In particular the strip is home to the Greek tortoise, which is an endangered and protected species with more than half of the population of Europe found in Murcia.
It is also one of the last undeveloped areas of Murcia, a rare exception to the overexploited costas nearby, with the Mar Menor already in critical danger of collapse.
This stretch of the Med has great ecological, landscape and geomorphological value and has been put in danger before.
In 1974 there was considerable opposition to a nuclear power plant, and protests took on the Ministry of Industry, achieving their objective a decade later when the project was withdrawn.
But locals remain fearful that new development plans could be announced at any time, with constant rumours being regularly bandied around.
Cabo de Gata, Almeria
Agua Amarga is a pretty fishing village in Cabo de Gata-Nijar natural park. With a population of just 400 it is still largely undiscovered by large-scale tourism and remains one of Andalucia’s hidden seaside treasures.
While its name translates as ‘bitter water’, the beach is largely sheltered with smooth, calm waters perfect for swimming and great for family visits.
Fortunately, Agua Amarga was spared from intensive coastal development during the early 2000s which saw vast swathes of neighbouring coastline built on.
There were many plans mooted and lots of projects fortunately turned down, much of them thanks to the exposure by local protest groups and media.
But whether that will continue to be the case remains to be seen.
Just up the coast at San Jose, also in Cabo de Gata, the Junta authorised the transformation of an old farmhouse into a 30 room hotel in front of the totally virgin beach, Los Genoveses, earlier this year.
It came despite a petition signed by 250,000 people and six protest groups.
They say the Las Chiqueras project is a trojan horse for much more development. Developers will now have five years to develop the handful of old buildings built for agriculture, as well as add some more, plus swimming pools.
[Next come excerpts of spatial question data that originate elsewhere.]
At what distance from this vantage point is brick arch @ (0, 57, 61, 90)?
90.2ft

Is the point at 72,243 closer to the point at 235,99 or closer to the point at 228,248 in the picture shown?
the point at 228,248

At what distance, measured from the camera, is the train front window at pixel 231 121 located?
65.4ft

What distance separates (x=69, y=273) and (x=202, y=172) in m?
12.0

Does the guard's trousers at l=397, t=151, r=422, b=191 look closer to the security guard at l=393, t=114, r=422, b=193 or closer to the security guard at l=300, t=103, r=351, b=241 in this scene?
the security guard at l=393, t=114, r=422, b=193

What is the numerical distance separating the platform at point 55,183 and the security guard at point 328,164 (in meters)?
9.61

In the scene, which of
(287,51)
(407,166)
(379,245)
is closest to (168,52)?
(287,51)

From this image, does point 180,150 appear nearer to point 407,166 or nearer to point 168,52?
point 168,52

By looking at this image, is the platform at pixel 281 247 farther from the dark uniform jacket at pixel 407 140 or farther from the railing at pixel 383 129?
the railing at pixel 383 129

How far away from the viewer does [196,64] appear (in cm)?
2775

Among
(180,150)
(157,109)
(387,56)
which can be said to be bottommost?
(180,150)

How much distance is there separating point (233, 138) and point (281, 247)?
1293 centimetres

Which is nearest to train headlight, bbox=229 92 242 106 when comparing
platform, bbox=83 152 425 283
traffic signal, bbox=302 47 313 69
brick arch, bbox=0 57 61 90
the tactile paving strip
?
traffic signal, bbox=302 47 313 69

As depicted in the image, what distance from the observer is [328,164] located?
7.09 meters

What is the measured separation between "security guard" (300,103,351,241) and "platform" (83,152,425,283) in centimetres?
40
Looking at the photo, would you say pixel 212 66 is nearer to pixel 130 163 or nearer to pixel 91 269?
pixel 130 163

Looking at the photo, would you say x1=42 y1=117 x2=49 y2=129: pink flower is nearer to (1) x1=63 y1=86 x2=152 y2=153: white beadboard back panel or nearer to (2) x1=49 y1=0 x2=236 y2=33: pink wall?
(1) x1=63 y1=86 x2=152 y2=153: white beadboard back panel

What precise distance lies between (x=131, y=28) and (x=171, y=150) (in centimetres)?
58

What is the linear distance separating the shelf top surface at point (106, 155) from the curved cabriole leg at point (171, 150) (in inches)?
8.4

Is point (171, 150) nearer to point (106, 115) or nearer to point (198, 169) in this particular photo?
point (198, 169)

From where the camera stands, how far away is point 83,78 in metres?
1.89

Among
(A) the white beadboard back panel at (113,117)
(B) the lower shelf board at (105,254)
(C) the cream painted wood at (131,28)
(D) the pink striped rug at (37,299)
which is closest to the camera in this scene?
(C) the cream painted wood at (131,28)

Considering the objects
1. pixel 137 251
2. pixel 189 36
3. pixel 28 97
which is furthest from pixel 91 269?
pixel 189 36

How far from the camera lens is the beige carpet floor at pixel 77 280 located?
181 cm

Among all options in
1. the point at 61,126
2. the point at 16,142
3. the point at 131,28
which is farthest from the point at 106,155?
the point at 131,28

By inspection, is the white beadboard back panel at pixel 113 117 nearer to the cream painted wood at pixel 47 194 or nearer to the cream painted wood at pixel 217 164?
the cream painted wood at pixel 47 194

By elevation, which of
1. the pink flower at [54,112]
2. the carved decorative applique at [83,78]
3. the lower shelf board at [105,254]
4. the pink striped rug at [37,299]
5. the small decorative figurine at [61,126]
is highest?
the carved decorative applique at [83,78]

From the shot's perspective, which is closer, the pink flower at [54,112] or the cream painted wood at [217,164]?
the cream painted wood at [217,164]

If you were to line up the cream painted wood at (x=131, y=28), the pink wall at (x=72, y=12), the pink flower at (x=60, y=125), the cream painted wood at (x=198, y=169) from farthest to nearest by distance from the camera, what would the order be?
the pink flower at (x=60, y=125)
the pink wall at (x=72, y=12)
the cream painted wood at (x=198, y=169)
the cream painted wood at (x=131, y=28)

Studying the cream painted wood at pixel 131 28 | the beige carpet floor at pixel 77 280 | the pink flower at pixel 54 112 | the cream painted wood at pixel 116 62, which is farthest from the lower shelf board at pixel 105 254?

Ecologists insist other nearby ruins will be next in line for development causing devastation to the beach and the area’s distinct fauna and flora.
Cabopino and Artola Dunes, Costa del Sol, Malaga
Gusty northwesterly winds and coastal currents brought a continuous flow of sand with them to form a bank of dunes reaching some 20 kilometres in length along this delicate enclave between Mijas and Marbella.
The dunes are home to unique vegetation, adapted to withstand the strong sunlight, scarcity of water and continuous buffeting of the wind.
Los Ladrones Tower is also an ancient military structure with the cultural property designation dating back to the Roman period and subsequently reconstructed by Moors and Christians.
Cala Mosca, Orihuela Costa
The last virgin beach in Orihuela is under threat from the construction of 1,500 new homes for tourism and second residences.
The town hall approved the development in September 2021, which ecologists insist will wipe out protected plant species.
Worse, Estefanía Blanes, councilor of Izquierda Unida, claims that some of the politicians who have opposed the plans have received threatening messages from developers.
The cliffs of Maro, Malaga
Nerja town hall approved the construction of 1,000 houses, a golf course and a massive hotel next to the cliffs of Maro, a well known protected area in 2021.
It will stretch from the Barranco de Burriana to the Miel river.
Thousands of locals were joined by green groups to protest the decision, despite the complications of the pandemic.
They insist it will do untold damage to one of the most beautiful and last undeveloped enclaves of the east Costa del Sol.
The developer Larios, which owns much of the land, insists it will be making a particular effort to protect the area, which has become unkempt and scruffy over recent decades.